- [Your task]: From the line containing "What is the measured" to the end of the listing, write out every line exactly; leave out everything else.

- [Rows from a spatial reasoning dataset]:

****************

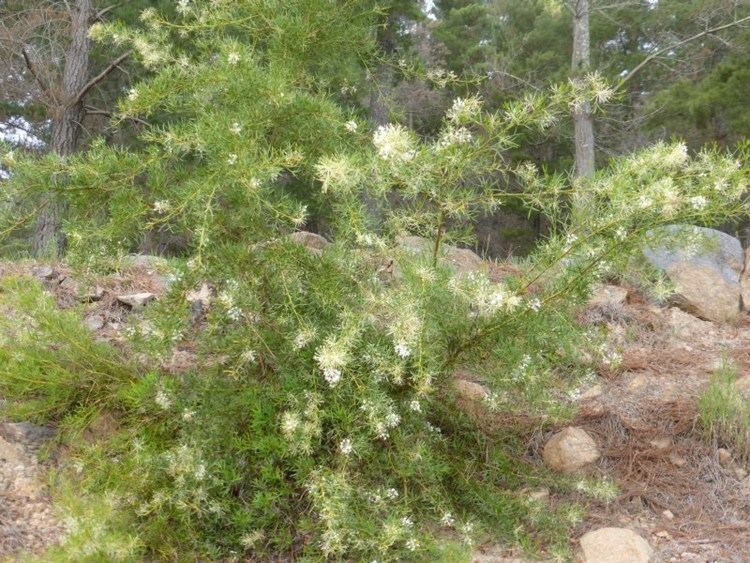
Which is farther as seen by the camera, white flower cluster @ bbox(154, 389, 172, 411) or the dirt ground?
the dirt ground

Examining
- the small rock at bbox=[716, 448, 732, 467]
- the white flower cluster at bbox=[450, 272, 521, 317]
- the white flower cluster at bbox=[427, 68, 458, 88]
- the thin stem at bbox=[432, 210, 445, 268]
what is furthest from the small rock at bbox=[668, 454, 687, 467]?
the white flower cluster at bbox=[427, 68, 458, 88]

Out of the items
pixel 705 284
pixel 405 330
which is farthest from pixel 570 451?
pixel 705 284

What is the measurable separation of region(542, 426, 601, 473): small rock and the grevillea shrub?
32 cm

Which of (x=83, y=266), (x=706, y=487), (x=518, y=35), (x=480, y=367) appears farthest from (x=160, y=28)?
(x=518, y=35)

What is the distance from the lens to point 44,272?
5230 millimetres

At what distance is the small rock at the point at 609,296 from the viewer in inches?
237

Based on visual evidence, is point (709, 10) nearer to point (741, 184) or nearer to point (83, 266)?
point (741, 184)

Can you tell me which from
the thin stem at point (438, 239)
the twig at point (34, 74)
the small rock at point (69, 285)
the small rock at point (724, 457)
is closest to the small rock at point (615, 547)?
the small rock at point (724, 457)

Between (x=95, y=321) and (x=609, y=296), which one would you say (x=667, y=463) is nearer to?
(x=609, y=296)

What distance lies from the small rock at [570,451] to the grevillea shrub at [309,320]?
0.32 meters

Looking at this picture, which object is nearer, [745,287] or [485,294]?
[485,294]

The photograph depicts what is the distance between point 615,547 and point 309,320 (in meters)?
1.70

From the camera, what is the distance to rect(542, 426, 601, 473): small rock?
150 inches

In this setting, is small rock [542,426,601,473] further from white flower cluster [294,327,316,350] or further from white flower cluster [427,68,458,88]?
white flower cluster [427,68,458,88]
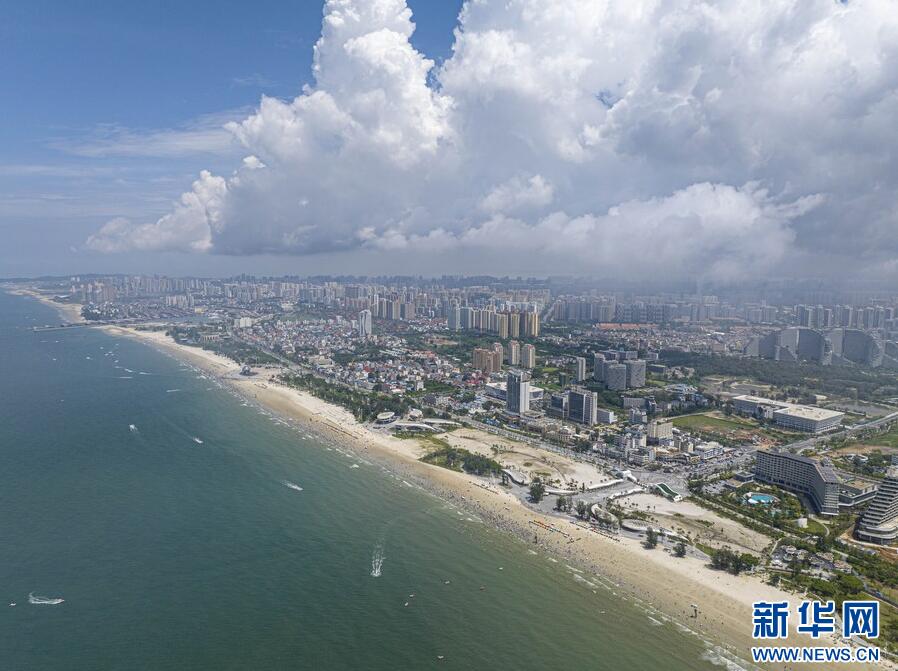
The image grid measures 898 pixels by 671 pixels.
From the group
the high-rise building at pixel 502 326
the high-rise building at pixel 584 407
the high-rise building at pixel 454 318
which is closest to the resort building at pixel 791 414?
the high-rise building at pixel 584 407

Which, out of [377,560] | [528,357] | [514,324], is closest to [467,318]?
[514,324]

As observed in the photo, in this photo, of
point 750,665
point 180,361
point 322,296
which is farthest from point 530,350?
point 322,296

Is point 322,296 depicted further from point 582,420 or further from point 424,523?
point 424,523

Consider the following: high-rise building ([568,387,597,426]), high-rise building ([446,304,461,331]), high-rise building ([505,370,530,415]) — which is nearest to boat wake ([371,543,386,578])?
high-rise building ([505,370,530,415])

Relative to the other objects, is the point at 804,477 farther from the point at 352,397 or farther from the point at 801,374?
the point at 801,374

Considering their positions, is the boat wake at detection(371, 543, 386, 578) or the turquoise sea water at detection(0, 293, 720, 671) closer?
the turquoise sea water at detection(0, 293, 720, 671)

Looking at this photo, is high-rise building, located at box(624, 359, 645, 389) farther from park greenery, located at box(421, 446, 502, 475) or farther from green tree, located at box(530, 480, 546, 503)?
green tree, located at box(530, 480, 546, 503)
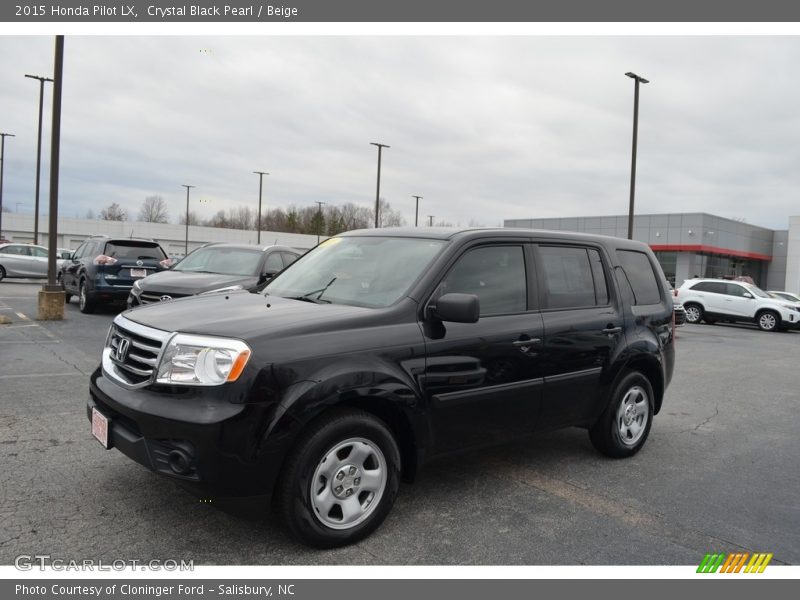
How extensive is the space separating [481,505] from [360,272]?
5.58 ft

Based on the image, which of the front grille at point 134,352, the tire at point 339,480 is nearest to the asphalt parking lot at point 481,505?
the tire at point 339,480

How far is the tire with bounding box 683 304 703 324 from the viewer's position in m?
22.5

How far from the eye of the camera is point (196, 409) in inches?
124

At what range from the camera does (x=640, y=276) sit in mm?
5730

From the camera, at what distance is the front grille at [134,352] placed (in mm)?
3443

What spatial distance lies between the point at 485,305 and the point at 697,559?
188 cm

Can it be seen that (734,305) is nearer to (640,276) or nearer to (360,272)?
(640,276)

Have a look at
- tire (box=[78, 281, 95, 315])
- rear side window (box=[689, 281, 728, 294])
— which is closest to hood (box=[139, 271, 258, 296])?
tire (box=[78, 281, 95, 315])

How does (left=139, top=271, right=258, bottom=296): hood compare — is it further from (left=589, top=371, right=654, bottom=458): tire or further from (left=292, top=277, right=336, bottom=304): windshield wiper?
(left=589, top=371, right=654, bottom=458): tire

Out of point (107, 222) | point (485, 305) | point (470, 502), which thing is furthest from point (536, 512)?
point (107, 222)

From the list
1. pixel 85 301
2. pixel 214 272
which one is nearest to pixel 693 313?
pixel 214 272

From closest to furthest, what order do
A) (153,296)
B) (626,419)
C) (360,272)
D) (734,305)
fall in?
(360,272) < (626,419) < (153,296) < (734,305)

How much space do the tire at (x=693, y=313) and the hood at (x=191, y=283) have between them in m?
17.4

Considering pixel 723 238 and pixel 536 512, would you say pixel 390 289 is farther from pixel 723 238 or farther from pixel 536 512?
pixel 723 238
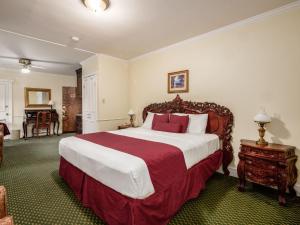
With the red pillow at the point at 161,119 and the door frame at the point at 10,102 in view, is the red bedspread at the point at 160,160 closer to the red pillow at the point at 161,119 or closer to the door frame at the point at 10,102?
the red pillow at the point at 161,119

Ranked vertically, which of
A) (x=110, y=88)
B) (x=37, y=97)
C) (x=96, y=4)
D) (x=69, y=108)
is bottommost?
(x=69, y=108)

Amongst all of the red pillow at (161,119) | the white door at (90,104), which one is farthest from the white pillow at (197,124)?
the white door at (90,104)

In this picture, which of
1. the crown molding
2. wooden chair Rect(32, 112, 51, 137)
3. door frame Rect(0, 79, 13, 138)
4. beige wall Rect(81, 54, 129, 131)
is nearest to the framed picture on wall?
the crown molding

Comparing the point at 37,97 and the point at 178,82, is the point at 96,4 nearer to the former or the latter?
the point at 178,82

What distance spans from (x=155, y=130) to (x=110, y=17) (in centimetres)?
205

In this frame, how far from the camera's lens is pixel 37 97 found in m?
6.62

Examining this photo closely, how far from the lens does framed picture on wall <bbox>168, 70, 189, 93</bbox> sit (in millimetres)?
Answer: 3562

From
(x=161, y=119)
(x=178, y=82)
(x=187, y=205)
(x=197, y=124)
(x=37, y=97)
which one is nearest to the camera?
(x=187, y=205)

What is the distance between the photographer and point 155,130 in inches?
132

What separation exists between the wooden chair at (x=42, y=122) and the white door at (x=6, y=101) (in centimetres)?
86

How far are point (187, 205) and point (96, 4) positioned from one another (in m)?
2.70

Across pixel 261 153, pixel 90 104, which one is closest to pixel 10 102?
pixel 90 104

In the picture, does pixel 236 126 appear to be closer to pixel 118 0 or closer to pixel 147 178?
pixel 147 178

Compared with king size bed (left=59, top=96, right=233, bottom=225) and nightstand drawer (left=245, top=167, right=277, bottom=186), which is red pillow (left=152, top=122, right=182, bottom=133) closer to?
king size bed (left=59, top=96, right=233, bottom=225)
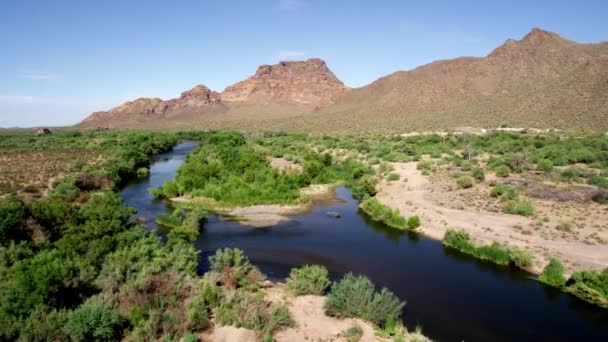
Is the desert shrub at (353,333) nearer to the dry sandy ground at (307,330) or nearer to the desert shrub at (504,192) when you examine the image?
the dry sandy ground at (307,330)

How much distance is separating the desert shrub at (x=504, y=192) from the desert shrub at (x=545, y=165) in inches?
426

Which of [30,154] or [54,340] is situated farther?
[30,154]

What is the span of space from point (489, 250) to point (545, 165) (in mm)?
25122

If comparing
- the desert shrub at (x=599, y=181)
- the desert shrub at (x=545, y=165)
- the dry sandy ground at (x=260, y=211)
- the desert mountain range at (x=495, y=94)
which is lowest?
the dry sandy ground at (x=260, y=211)

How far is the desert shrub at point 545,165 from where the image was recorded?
4266 cm

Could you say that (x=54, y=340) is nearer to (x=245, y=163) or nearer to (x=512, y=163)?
(x=245, y=163)

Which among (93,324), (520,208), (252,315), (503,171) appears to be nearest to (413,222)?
(520,208)

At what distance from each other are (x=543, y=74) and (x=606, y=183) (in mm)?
80884

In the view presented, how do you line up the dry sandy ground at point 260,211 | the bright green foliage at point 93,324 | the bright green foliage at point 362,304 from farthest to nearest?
the dry sandy ground at point 260,211 → the bright green foliage at point 362,304 → the bright green foliage at point 93,324

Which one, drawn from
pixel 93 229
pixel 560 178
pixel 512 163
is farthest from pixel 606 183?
pixel 93 229

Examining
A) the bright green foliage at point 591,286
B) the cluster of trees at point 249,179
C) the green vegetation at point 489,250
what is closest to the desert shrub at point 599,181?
the green vegetation at point 489,250

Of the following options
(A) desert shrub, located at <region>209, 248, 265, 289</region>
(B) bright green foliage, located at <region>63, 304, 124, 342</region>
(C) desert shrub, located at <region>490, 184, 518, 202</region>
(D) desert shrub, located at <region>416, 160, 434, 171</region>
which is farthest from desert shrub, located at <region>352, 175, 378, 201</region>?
(B) bright green foliage, located at <region>63, 304, 124, 342</region>

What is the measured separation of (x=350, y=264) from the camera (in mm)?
22688

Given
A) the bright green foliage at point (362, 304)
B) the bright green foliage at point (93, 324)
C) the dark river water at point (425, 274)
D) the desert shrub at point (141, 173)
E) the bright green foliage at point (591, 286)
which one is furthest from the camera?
the desert shrub at point (141, 173)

****************

- [Full response]:
What is the measured separation of (x=350, y=264) from the camera (in mm)?
22688

Given
A) the bright green foliage at point (362, 304)
B) the bright green foliage at point (93, 324)
C) the dark river water at point (425, 274)
D) the desert shrub at point (141, 173)
E) the bright green foliage at point (591, 286)
which one is furthest from the camera?
the desert shrub at point (141, 173)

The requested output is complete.